- EXERCICE À TRAITER
Recopiez mot pour mot, du début à la fin, le texte ci-dessous sur le stockage d'électricité.

- TEXTE RETENU

┌──

Dans ce cadre, la CRE a été saisie, le 14 mars 2022, par la Direction générale de l’énergie et du climat du projet de décret portant sur la procédure d’appel d’offres de stockage d’électricité, lequel prévoit notamment les rôles respectifs du gestionnaire du réseau de transport d’électricité (RTE) et du Ministre chargé de l’énergie dans cette procédure ainsi que le contenu du cahier des charges.

Toutefois, la CRE estime, dans sa délibération du 7 avril 2022 ici commentée, qu’en l’état, l’organisation de ces appels d’offres telle qu’elle est prévue dans la loi ainsi que dans ledit projet de décret, qui a une visée essentiellement procédurale, ne tient pas compte du contexte actuel de crise énergétique et du besoin de flexibilité à venir important.

Ainsi, la CRE décide de ne pas rendre d’avis formel sur le projet de décret.

2. Consultation publique relative à la révision de la méthodologie d’examen d’un projet d’ouvrage de stockage d’électricité dans les zones non interconnectées

Sur ce deuxième point, on rappellera que les articles L. 121-6 et L. 121-7 du Code de l’énergie permettent la compensation intégrale par l’Etat, au titre des charges imputables au service public d’électricité, des coûts des ouvrages de stockage d’électricité gérés par le gestionnaire du système électrique dans les zones non interconnectées (ZNI). Ces coûts étant pris en compte dans la limite des surcoûts de production qu’ils permettent d’éviter.

└──

- DONNÉES DISPONIBLES
┌──

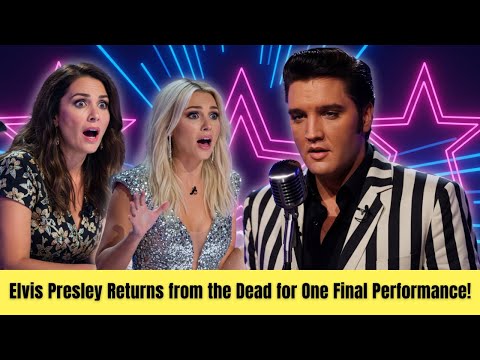 The King is Back! Elvis Sings His Last Song on Live TV!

└──

- ESPACE DE RÉPONSE
Dans ce cadre, la CRE a été saisie, le 14 mars 2022, par la Direction générale de l’énergie et du climat du projet de décret portant sur la procédure d’appel d’offres de stockage d’électricité, lequel prévoit notamment les rôles respectifs du gestionnaire du réseau de transport d’électricité (RTE) et du Ministre chargé de l’énergie dans cette procédure ainsi que le contenu du cahier des charges.

Toutefois, la CRE estime, dans sa délibération du 7 avril 2022 ici commentée, qu’en l’état, l’organisation de ces appels d’offres telle qu’elle est prévue dans la loi ainsi que dans ledit projet de décret, qui a une visée essentiellement procédurale, ne tient pas compte du contexte actuel de crise énergétique et du besoin de flexibilité à venir important.

Ainsi, la CRE décide de ne pas rendre d’avis formel sur le projet de décret.

2. Consultation publique relative à la révision de la méthodologie d’examen d’un projet d’ouvrage de stockage d’électricité dans les zones non interconnectées

Sur ce deuxième point, on rappellera que les articles L. 121-6 et L. 121-7 du Code de l’énergie permettent la compensation intégrale par l’Etat, au titre des charges imputables au service public d’électricité, des coûts des ouvrages de stockage d’électricité gérés par le gestionnaire du système électrique dans les zones non interconnectées (ZNI). Ces coûts étant pris en compte dans la limite des surcoûts de production qu’ils permettent d’éviter.